Emit the data below verbatim, stripping out any pictures.

───── Information supplied

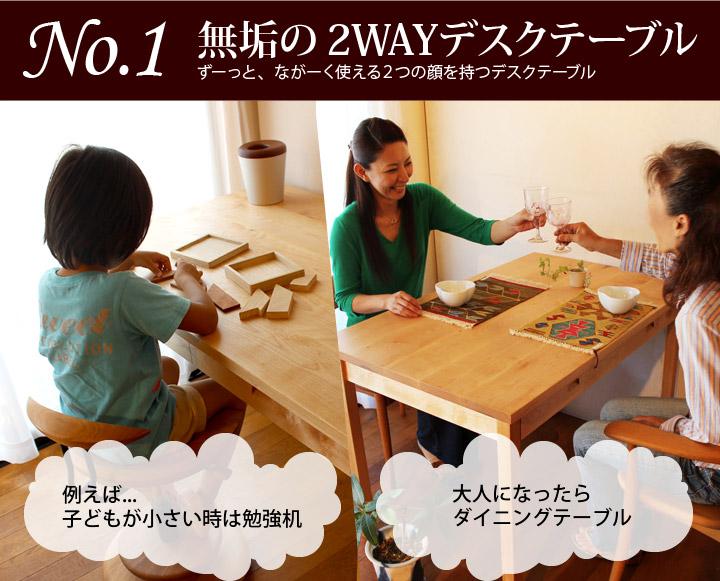 【送料無料】無垢の2WAYデスクセット ダイニングテーブル 学習机 作業台 ワゴン(受注生産のオーダー家具)
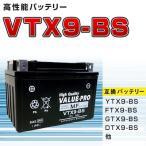【新品】VTX9-BS◆ZX-7RR ZXR750R ZX-9R(C/D/E/F)◆高性能バッテリー◆YTX9-BS FTX9-BS GTX9-BS DTX9-BS 他互換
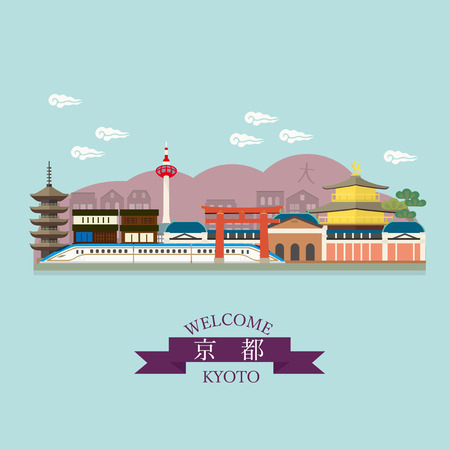 Illustration of Kyoto, Japan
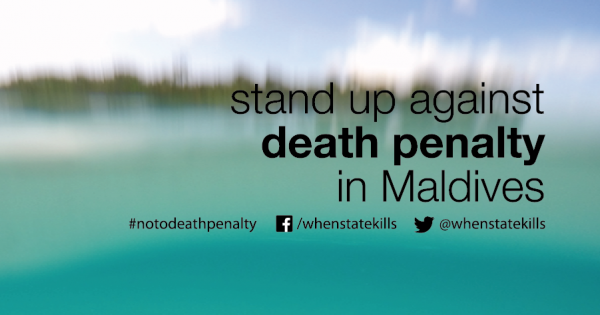 President of the Maldives Mr Abdulla Yameen: Abolish the Death Penalty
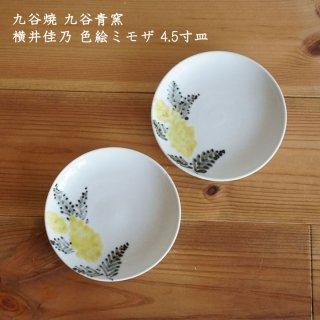九谷焼 九谷青窯 横井佳乃 色絵ミモザ 4.5寸皿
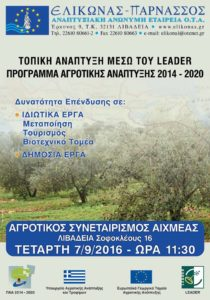 Εκδήλωση-Ενημέρωση για το πρόγραμμα LEADER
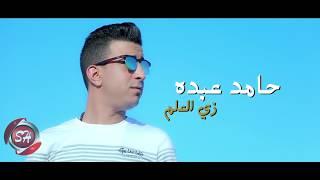 حامد عبده كليب زى العلم 2018 على شعبيات HAMED ABDO - ZE EL3LM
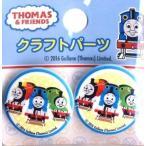 ◇ キャラクター ボタン  機関車 トーマス ( 丸ボタン )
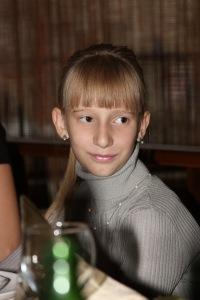 Арина Веникова, 9 августа 1999, Хабаровск, id128986638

──────────

* [Written answer]
 【送料無料】無垢の2WAYデスクセット ダイニングテーブル 学習机 作業台 ワゴン(受注生産のオーダー家具)
【新品】VTX9-BS◆ZX-7RR ZXR750R ZX-9R(C/D/E/F)◆高性能バッテリー◆YTX9-BS FTX9-BS GTX9-BS DTX9-BS 他互換
 Illustration of Kyoto, Japan
 President of the Maldives Mr Abdulla Yameen: Abolish the Death Penalty
九谷焼 九谷青窯 横井佳乃 色絵ミモザ 4.5寸皿
 Εκδήλωση-Ενημέρωση για το πρόγραμμα LEADER
 حامد عبده كليب زى العلم 2018 على شعبيات HAMED ABDO - ZE EL3LM
 ◇ キャラクター ボタン  機関車 トーマス ( 丸ボタン )
 Арина Веникова, 9 августа 1999, Хабаровск, id128986638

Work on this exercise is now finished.